The wanted to bring an end to the confusion, the conflicts, the limitations and ignorance that result from not being able to share our thoughts with one another in real time and better coordinate our
actions. They wanted harmony (in monotone). From their perspective, they were philanthropists.¹
You are erratic, conflicted, disorganised. Every decision is debated, every action questioned. Every individual entitled to their own small opinion. You lack harmony, cohesion, greatness. It will be your undoing.
She had a point, and the Commander didn't have a good answer to that one — did he? — but prediction markets do.
The "harmony" the Borg seeked to impose by force is the harmony prediction markets encourage with incentives, through the free will of individuals acting in their own self interest. The Borg bring down down the iron fist; prediction markets try honey.
The Augur prediction market platform allows anyone from anywhere to create, participate in or simply monitor speculation about any future event. Participants buy or sell shares in the pursuit of profit — they profit if they're right and lose if they're wrong and in the process of acting on their own knowledge and in their own interest they move market prices up and down, revealing to the rest of us what they "think".
There are ways of harvesting information in pursuit of a better outcome that don’t involve intimidating people, spying on them, enslaving them, blowing up their ships, destroying their planets, talking down to them (…cough…Seven of Nine…cough) and flashing those scary-looking, red-laser thing-ys into their eyes.
The Borg were right about at least one big thing: we could all do a better job of sharing our unique knowledge with one another and coordinating our efforts for the common good; prediction markets could help get us there.
For those who don’t yet fully understand their virtues (or the virtues of free markets in general), think of them as the Borg with Benefits or the Collective without Coercion – a voluntary cooperative that doesn’t require sensors where a hand used to be or the complete and utter loss of a tan.
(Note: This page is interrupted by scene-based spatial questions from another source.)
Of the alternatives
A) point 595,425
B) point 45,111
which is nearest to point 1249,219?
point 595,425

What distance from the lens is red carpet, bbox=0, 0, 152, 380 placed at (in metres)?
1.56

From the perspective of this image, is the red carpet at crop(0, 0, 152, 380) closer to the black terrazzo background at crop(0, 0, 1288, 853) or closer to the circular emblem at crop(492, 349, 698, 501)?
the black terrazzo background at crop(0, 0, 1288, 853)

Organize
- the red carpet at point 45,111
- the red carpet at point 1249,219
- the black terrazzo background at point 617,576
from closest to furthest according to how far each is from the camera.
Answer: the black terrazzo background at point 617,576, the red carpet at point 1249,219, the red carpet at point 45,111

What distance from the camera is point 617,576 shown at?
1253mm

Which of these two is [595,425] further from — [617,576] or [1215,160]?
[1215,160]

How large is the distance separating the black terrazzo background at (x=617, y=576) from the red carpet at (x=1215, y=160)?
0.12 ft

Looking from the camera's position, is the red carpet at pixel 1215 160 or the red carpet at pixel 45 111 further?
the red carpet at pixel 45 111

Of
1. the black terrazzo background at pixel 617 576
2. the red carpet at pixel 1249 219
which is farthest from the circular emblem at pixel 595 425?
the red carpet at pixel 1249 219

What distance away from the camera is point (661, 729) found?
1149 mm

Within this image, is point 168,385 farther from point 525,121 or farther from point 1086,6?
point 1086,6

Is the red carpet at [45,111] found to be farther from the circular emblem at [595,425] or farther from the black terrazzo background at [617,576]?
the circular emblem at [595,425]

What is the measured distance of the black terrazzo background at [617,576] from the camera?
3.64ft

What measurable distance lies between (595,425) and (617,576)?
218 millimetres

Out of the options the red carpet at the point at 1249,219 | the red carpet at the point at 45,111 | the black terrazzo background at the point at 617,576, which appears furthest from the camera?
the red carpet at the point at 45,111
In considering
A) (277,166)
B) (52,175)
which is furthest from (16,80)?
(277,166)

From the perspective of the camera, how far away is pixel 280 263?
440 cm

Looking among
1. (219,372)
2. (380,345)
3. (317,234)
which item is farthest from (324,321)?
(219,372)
Merriam-Webster defines a philantropist as “a wealthy person who gives money (The Borg had tons of accumulated resources) and time to help make life better for other people (the Borg committed 100% of their waking hours to their mission – and a lot of them probably dreamed about their mission in their sleep)” or “one who makes an active effort to promote human welfare”
Wikipedia says philantropy means “love of humanity” in the sense of caring, nourishing, developing and enhancing “what it is to be human” on both the benefactors’ (by identifying and exercising their values in giving and volunteering) and beneficiaries’ (by benefiting) parts.”
That's the Borg in a nutshell (from their perspective, at least).